The free carboxyl group of 12-OH-JA seems to be crucial for substrate recognition. In line with this, none of the UGTs in question glycosylated JA itself to its corresponding JA-GE. Recently, this was also documented by Yang and co-workers, who systematically tested a total of 54 A. thaliana UGTs (including the ones analyzed here) for activities toward plant secondary metabolites. Instead, they reported that UGT84A1, UGT84A2, and UGT75B1 glycosylate JA (49). So far, very low amounts of a glycosylated version of 12-OH-JA-Ile were identified in A. thaliana, Glycine max, and N. tabacum by targeted LC-MS/MS analysis of wounded plant material (30). Although 12-OH-JA-Ile was present as substrate in our ex vivo assay, its glycoside could not be detected as the enzymatic product.
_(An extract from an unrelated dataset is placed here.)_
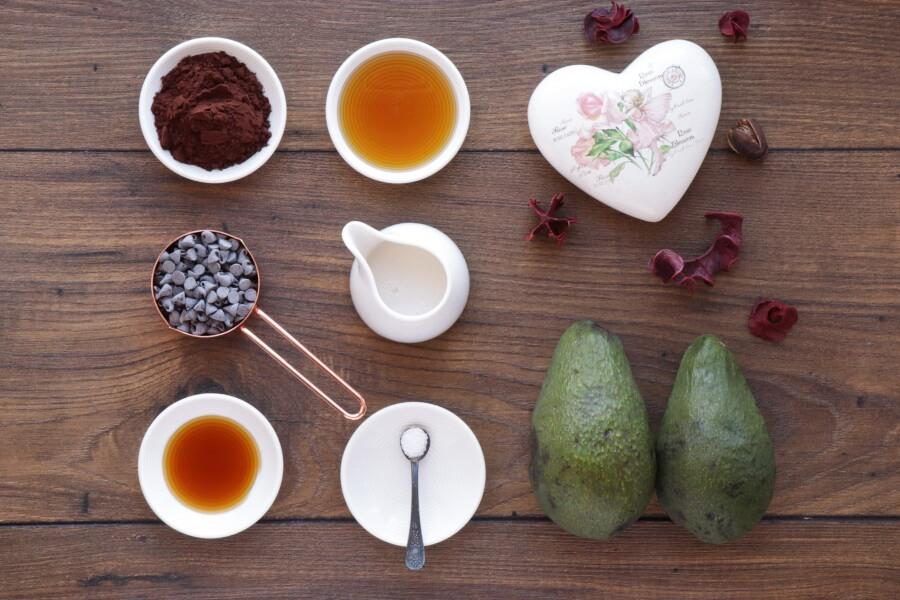 Ingridiens for Chocolate Avocado Pudding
It should be emphasized that the metabolite-rich extracts of the ex vivo approach provided enough potency to unambiguously identify 12-COOH-JA in wounded leaves of A. thaliana for the first time (Fig. S7). This finding supports the mutant analysis of Smirnova and co-workers (17), and puts 12-COOH-JA not only in the context of flower development (15) but also in that of the late wound-response of A. thaliana.
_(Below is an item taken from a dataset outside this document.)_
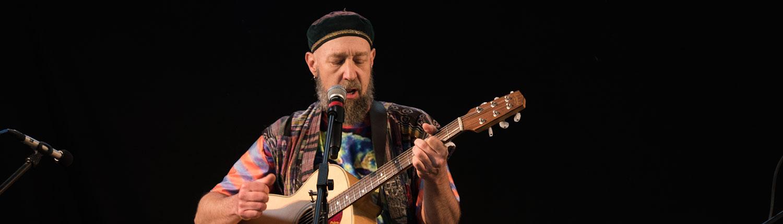 Musiker Dave Mackey kommt nach Deutschland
So far, it was not possible to assign an individual biological function to 12-OH-JA or its glycoside. We generated a ugt76e1-mutant through genome editing, which already showed the expected decrease in 12-O-Glc-JA (Fig. 6B, Fig. S4C) and led to an increase of the concurrent product 12-SO4-JA (Fig. S4D). Furthermore, an increased expression of UGT76E1 was sufficient to turn this pattern around, resulting in elevated 12-O-Glc-JA, but reduced 12-SO4-JA and 12-OH-JA levels as compared with the respective WT. However, jasmonate signaling seems not affected in either of these mutants because gene expression of several JA-responsive candidates (LOX2, JOX2, ST2a, VSP1, and ORA59) was unchanged, which may be explained by the residual amounts of 12-O-Glc-JA and the concomitant increase in 12-HSO4-JA levels (or vice versa).
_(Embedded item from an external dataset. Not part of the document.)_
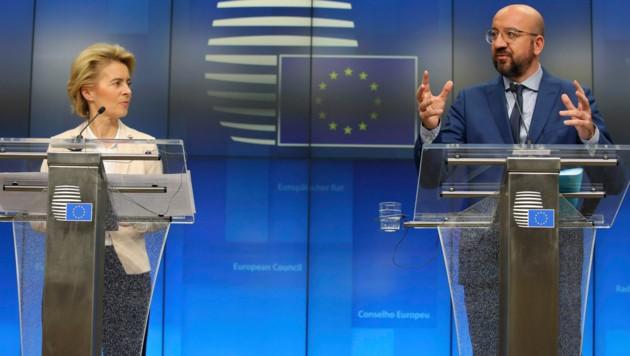 EU-Kommissionspräsidentin Ursula von der Leyen und EU-Ratspräsident Charles Michel (Bild: AP)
It is tempting to speculate why two different metabolic modifications of 12-OH-JA are needed. A specific hydrolase for 12-O-Glc-JA in Oryza sativa suggests a role as a reversible storage compound at least in rice (50). Therefore, to further investigate the physiological role of both derivatives in vivo, more single and especially higher order mutants up to a ugt76e1 ugt76e2 st2a triple mutant should be characterized in more detail with respect to possible metabolic functions in signaling, inactivation, degradation, storage, or recycling (24, 25).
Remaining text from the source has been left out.